4.2.4 Extended Precision Multiplication

4.2.4 Extended Precision Multiplication

Although an 8x8, 16x16, or 32x32 multiply is usually sufficient, there are times when you may want to multiply larger values together. You will use the x86 single operand MUL and IMUL instructions for extended precision multiplication.

Not surprisingly (in view of how we achieved extended precision addition using ADC and SBB), you use the same techniques to perform extended precision multiplication on the x86 that you employ when manually multiplying two values. Consider a simplified form of the way you perform multi-digit multiplication by hand:
        1) Multiply the first two              2) Multiply 5*2: 
 
           digits together (5*3):
 

 
            123                                      123
 
             45                                       45
 
            ---                                       ---
 
             15                                       15
 
                                                     10
 

 

 
         3) Multiply 5*1:                       4) Multiply 4*3:
 

 
            123                                      123
 
             45                                       45
 
            ---                                       ---
 
             15                                       15
 
            10                                       10
 
            5                                        5
 
                                                     12
 

 

 
         5) Multiply 4*2:                       6) Multiply 4*1:
 

 
             123                                     123
 
              45                                      45
 
             ---                                     ---
 
              15                                      15
 
             10                                      10
 
             5                                       5
 
             12                                      12
 
             8                                       8
 
                                                    4
 

 
         7) Add all the partial products together:
 

 
             123
 
              45
 
             ---
 
              15
 
             10
 
             5
 
             12
 
             8
 
            4
 
            ------
 
            5535
 

 
The 80x86 does extended precision multiplication in the same manner except that it works with bytes, words, and double words rather than digits. Figure 4.2 shows how this works

Figure 4.2 Extended Precision Multiplication

Probably the most important thing to remember when performing an extended precision multiplication is that you must also perform a multiple precision addition at the same time. Adding up all the partial products requires several additions that will produce the result.

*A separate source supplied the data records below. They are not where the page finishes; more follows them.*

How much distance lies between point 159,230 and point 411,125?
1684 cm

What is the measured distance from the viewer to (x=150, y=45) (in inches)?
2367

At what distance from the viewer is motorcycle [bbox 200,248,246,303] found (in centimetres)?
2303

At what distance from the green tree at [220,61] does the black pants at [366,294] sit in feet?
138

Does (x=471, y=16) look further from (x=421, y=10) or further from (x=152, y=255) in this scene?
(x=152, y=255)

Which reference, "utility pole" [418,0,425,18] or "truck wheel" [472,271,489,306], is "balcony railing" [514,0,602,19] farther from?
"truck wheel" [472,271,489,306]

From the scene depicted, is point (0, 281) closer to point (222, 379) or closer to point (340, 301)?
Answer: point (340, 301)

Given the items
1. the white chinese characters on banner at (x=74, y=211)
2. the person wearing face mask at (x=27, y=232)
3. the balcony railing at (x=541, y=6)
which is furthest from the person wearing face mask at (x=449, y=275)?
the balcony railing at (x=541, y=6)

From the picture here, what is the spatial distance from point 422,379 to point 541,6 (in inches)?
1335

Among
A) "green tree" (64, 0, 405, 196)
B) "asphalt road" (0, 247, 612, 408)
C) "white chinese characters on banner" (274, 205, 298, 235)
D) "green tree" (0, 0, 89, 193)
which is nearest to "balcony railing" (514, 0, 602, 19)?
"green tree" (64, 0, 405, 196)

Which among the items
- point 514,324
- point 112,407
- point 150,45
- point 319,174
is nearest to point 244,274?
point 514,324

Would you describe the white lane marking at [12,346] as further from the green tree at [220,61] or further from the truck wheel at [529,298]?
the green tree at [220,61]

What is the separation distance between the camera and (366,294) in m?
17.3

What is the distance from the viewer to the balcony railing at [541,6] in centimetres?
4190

The following listing demonstrates the proper way to multiply two 64 bit values on a 32 bit processor:

Note: Multiplier and Multiplicand are 64 bit variables declared in the data segment via the qword type. Product is a 128 bit variable declared in the data segment via the qword[2] type.
 
program testMUL64;
 
#include( "stdlib.hhf" )
 

 
type
 
    t128:dword[4];
 
    
 
procedure MUL64( Multiplier:qword; Multiplicand:qword; var Product:t128 );
 
const
 
    mp: text := "(type dword Multiplier)";
 
    mc: text := "(type dword Multiplicand)";
 
    prd:text := "(type dword [edi])";
 

 
begin MUL64;
 

 
    mov( Product, edi );
 

 
    // Multiply the L.O. dword of Multiplier times Multiplicand.
 
                                           
 
    mov( mp, eax );
 
    mul( mc, eax );     // Multiply L.O. dwords.
 
    mov( eax, prd );    // Save L.O. dword of product.
 
    mov( edx, ecx );    // Save H.O. dword of partial product result.
 

 
    mov( mp, eax );
 
    mul( mc[4], eax );  // Multiply mp(L.O.) * mc(H.O.)
 
    add( ecx, eax );    // Add to the partial product.
 
    adc( 0, edx );      // Don't forget the carry!
 
    mov( eax, ebx );    // Save partial product for now.
 
    mov( edx, ecx );
 

 
    // Multiply the H.O. word of Multiplier with Multiplicand.
 

 
    mov( mp[4], eax );  // Get H.O. dword of Multiplier.
 
    mul( mc, eax );     // Multiply by L.O. word of Multiplicand.
 
    add( ebx, eax );    // Add to the partial product.
 
    mov( eax, prd[4] ); // Save the partial product.
 
    adc( edx, ecx );    // Add in the carry!
 
    pushfd();           // Save carry out here.
 
    
 
    mov( mp[4], eax );  // Multiply the two H.O. dwords together.
 
    mul( mc[4], eax );
 
    popfd();            // Retrieve carry from above
 
    adc( ecx, eax );    // Add in partial product from above.
 
    adc( 0, edx );      // Don't forget the carry!
 
    mov( eax, prd[8] ); // Save the partial product.
 
    mov( edx, prd[12] );
 
    
 
end MUL64;
 

 
static
 
    op1: qword;
 
    op2: qword;
 
    rslt: t128; 
 

 

 
begin testMUL64;
 

 
    // Initialize the qword values (note that static objects
 
    // are initialized with zero bits).
 
    
 
    mov( 1234, (type dword op1 ));
 
    mov( 5678, (type dword op2 ));
 
    MUL64( op1, op2, rslt );
 
    
 
    // The following only prints the L.O. qword, but
 
    // we know the H.O. qword is zero so this is okay.
 
    
 
    stdout.put( "rslt=" );
 
    stdout.putu64( (type qword rslt));
 
    
 
end testMUL64;
 
Program 4.1	 Extended Precision Multiplication
 
One thing you must keep in mind concerning this code, it only works for unsigned operands. To multiply two signed values you must note the signs of the operands before the multiplication, take the absolute value of the two operands, do an unsigned multiplication, and then adjust the sign of the resulting product based on the signs of the original operands. Multiplication of signed operands appears in the exercises.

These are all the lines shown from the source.